Still, there have been those who seemed to have worked around it.
“Mr. Scott. Mrs. Scott. I can take you out into the backyard lawn now,” Anton announces, alerting us to his presence.
“Are you good?” Roe whispers.
“As long as I have you, I’m always good.”
“Sweet talker,” she teases before kissing my lips again, just to ensure I’m okay.
“Is everything alright?” Anton asks concerned.
“Everything is perfect,” Rowen says a bit too exaggeratedly. “My husband suffers from low blood sugar. I was wondering while we peruse the lawn, is it possible they you could get him an orange juice?” She bats her eyelashes at him.
“No pulp,” I add.
“Well… I…” he stammers, since he’s the big man around here, and such errands are usually done by lower-level staff. But he’s savvy enough to realize if he wants my half a million dollars than he’s going to have to work for it. “Yes, alright,” he finally concedes “I’ll see what I can do.”
“Thank you.” She pats his arm before hooking hers around mine and strolling into the lawn.
When we go outside, the view is absolutely breathtaking. Mountains as far as the eye can see, with a clear blue sky above us.
“This place is giving me ‘The Sound of Music’ vibes. You know when the nun is singing on the mountaintop? Yeah. That’s what this looks like,” Rowen says, completely in awe of her surroundings.

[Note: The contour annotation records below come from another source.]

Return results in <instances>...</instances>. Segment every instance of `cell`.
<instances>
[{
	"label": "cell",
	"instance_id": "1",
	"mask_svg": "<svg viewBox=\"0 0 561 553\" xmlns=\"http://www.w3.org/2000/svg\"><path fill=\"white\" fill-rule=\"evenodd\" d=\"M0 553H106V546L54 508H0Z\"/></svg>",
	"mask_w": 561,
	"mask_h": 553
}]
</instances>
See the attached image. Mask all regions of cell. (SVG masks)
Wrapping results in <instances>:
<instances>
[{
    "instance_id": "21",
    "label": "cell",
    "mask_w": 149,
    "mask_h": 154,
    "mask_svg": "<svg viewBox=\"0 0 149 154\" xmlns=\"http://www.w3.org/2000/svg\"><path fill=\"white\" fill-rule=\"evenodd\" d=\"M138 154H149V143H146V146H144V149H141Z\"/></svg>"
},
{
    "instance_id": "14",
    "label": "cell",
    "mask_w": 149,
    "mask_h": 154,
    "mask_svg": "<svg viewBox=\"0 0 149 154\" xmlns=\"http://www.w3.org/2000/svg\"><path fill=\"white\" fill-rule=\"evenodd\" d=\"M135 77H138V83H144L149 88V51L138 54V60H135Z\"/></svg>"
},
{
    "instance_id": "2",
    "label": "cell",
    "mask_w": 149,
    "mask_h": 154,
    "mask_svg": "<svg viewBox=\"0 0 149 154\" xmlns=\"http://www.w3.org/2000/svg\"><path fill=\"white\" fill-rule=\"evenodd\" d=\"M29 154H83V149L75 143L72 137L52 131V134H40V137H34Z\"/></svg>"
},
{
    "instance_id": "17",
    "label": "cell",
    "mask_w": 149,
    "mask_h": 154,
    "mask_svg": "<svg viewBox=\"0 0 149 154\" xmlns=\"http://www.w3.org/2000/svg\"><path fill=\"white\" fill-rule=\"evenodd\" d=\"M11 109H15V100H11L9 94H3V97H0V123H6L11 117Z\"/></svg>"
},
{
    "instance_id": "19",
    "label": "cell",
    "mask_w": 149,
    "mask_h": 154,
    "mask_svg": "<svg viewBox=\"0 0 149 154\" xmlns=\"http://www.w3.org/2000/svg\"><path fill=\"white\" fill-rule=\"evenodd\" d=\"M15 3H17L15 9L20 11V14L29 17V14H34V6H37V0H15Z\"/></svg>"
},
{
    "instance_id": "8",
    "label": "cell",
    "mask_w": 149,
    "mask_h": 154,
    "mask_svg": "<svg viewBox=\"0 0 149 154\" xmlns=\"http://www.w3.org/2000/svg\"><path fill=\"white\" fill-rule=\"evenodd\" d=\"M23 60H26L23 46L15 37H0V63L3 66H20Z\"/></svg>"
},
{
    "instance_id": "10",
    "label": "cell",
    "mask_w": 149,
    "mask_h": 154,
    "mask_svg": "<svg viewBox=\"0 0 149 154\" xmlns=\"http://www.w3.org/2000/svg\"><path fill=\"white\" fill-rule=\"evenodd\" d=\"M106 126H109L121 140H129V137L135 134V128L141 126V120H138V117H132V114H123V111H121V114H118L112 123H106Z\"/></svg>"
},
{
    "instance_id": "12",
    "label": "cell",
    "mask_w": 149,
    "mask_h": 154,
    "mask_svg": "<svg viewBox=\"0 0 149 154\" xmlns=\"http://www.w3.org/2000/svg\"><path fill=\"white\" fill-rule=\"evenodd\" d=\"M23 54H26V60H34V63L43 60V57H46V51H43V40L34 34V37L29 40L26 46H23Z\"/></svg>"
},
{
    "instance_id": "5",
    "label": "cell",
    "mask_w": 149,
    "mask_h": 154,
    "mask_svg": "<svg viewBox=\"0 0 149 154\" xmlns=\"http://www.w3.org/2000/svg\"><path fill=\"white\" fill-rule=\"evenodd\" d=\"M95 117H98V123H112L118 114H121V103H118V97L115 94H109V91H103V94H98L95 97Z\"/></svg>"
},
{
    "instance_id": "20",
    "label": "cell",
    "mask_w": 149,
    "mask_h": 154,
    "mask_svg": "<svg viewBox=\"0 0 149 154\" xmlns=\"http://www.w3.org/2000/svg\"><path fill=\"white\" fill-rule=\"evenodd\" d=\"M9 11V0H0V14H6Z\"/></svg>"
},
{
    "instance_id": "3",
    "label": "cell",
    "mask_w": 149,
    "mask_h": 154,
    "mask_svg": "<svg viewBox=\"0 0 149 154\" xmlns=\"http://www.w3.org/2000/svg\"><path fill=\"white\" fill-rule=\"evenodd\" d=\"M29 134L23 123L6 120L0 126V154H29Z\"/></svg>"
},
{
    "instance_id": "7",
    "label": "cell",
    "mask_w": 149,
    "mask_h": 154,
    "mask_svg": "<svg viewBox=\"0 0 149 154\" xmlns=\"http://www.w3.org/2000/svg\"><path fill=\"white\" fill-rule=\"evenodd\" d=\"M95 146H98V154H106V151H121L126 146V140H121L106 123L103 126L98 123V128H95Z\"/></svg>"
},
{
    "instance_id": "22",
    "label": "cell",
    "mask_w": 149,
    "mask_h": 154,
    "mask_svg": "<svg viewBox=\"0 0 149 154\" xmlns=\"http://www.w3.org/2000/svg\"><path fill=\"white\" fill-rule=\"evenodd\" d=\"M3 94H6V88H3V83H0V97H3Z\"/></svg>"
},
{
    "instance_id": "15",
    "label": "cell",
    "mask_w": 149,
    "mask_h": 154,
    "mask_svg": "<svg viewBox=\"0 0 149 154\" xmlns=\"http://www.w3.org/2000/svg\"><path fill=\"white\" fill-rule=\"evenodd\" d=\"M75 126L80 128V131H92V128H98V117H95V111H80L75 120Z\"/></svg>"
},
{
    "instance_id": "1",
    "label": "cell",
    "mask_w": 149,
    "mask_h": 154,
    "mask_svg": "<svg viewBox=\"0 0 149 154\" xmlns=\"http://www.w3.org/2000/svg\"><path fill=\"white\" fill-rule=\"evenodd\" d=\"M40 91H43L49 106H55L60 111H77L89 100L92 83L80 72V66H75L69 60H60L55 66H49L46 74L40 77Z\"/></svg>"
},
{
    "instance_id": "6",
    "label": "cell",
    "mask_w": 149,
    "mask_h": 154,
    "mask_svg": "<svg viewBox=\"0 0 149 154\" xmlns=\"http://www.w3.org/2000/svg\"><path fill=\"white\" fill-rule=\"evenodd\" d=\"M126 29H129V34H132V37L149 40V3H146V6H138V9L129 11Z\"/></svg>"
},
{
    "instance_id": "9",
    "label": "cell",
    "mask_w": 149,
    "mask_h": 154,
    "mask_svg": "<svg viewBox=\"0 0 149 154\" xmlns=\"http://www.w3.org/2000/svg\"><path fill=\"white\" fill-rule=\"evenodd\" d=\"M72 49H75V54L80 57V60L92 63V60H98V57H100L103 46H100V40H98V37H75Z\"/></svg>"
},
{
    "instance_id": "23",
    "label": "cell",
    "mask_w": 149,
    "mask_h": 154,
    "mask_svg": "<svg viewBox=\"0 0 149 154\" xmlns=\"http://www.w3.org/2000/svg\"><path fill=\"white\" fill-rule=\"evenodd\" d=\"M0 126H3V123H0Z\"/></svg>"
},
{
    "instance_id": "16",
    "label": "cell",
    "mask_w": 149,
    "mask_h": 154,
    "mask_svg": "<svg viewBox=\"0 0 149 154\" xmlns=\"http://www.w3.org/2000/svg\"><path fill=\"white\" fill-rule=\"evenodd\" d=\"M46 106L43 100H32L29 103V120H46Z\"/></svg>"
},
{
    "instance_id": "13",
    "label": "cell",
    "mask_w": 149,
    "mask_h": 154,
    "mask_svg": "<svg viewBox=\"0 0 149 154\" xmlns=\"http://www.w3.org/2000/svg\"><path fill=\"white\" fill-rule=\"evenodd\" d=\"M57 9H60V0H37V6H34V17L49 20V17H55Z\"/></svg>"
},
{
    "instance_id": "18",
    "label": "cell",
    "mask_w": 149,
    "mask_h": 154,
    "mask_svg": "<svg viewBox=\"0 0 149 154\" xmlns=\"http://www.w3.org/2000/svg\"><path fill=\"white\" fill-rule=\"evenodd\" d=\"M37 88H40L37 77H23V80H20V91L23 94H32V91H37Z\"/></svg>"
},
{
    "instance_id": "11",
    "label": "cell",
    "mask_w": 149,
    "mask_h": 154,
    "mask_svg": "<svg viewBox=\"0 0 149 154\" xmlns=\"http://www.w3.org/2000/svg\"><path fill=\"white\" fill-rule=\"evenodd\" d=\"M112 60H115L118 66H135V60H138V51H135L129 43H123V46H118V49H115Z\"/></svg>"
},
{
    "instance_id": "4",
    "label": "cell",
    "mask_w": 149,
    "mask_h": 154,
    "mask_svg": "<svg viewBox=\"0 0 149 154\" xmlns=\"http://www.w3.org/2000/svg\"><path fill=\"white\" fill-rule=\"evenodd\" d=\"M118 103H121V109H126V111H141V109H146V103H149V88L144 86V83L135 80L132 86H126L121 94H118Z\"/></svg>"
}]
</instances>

“None of what you just said rings a bell.”
“You’ve never seen ‘The Sound of Music’?”
“Does it have car chases and guns?”
“Kind of, though it’s mostly based on the Second World War in Austria. It’s a musical.”
“A musical with a nun? Pass.”
“You’re such a guy,” she teases.
“And you, dear wife, are stalling again.”
“Damn it,” she curses under her breath, hating that I know her so well.
“You can do this, baby. I got you, remember?” I reassure as we walk through the large lawn, watching people paint on canvases and scribble on notebooks.
She chews on her bottom lip before shaking her nerves away and scouring every face here.
It wasn’t always like this.
In the beginning, she wasn’t afraid to get her hopes up anytime we came to a place like this.
She would say,‘This is the one. I can feel it,’but her heart would break every time it wasn’t.